* _What you will do_:
Could you reproduce all of the material below word for word, omitting the pictures?
## start
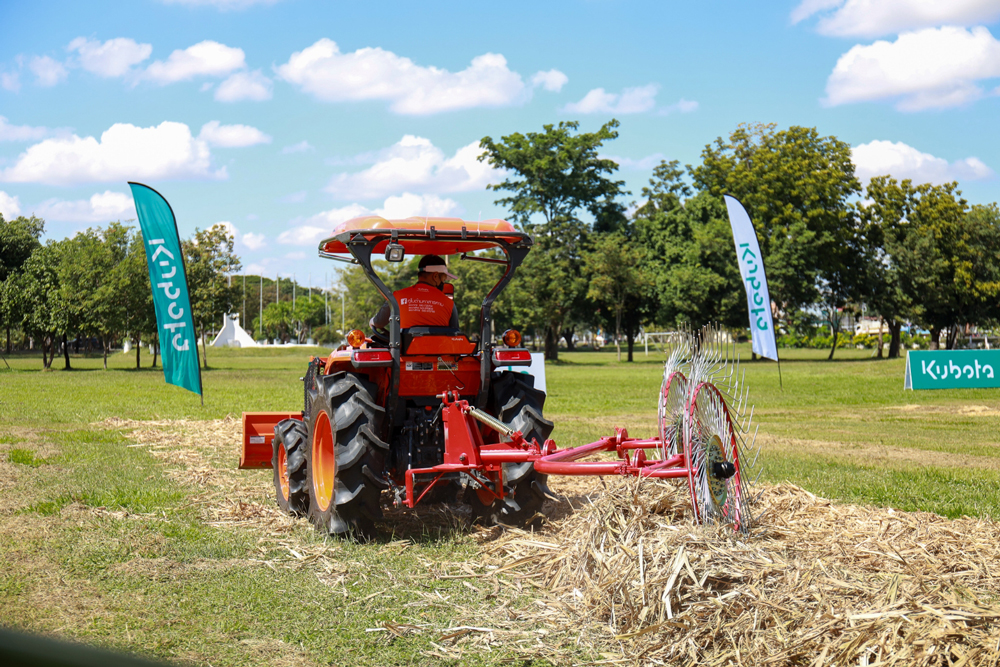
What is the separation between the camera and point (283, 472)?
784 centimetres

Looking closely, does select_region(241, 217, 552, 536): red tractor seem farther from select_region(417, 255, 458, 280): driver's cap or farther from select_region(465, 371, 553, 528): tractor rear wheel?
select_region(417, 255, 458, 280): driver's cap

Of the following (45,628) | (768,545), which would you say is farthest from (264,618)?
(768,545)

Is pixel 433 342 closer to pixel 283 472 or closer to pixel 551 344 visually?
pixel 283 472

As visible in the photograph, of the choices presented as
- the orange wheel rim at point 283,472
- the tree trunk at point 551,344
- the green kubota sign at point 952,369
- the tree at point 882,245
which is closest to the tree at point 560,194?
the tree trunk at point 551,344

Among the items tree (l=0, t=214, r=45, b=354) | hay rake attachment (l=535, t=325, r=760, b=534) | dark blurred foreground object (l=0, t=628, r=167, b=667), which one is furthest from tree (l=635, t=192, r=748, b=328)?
## end
* _Solution to the exercise_:
What is the separation between the camera and point (283, 472)?
784 centimetres

Looking closely, does select_region(241, 217, 552, 536): red tractor seem farther from select_region(417, 255, 458, 280): driver's cap or farther from select_region(465, 371, 553, 528): tractor rear wheel?
select_region(417, 255, 458, 280): driver's cap

Of the following (45,628) | (768,545), which would you say is farthest from (264,618)?
(768,545)

Is pixel 433 342 closer to pixel 283 472 or closer to pixel 551 344 visually?
pixel 283 472

As visible in the photograph, of the choices presented as
- the orange wheel rim at point 283,472
- the tree trunk at point 551,344
- the green kubota sign at point 952,369
- the tree at point 882,245
which is closest to the tree at point 560,194?
the tree trunk at point 551,344

Among the items tree (l=0, t=214, r=45, b=354) | hay rake attachment (l=535, t=325, r=760, b=534) | dark blurred foreground object (l=0, t=628, r=167, b=667), which one is furthest from tree (l=635, t=192, r=748, b=328)?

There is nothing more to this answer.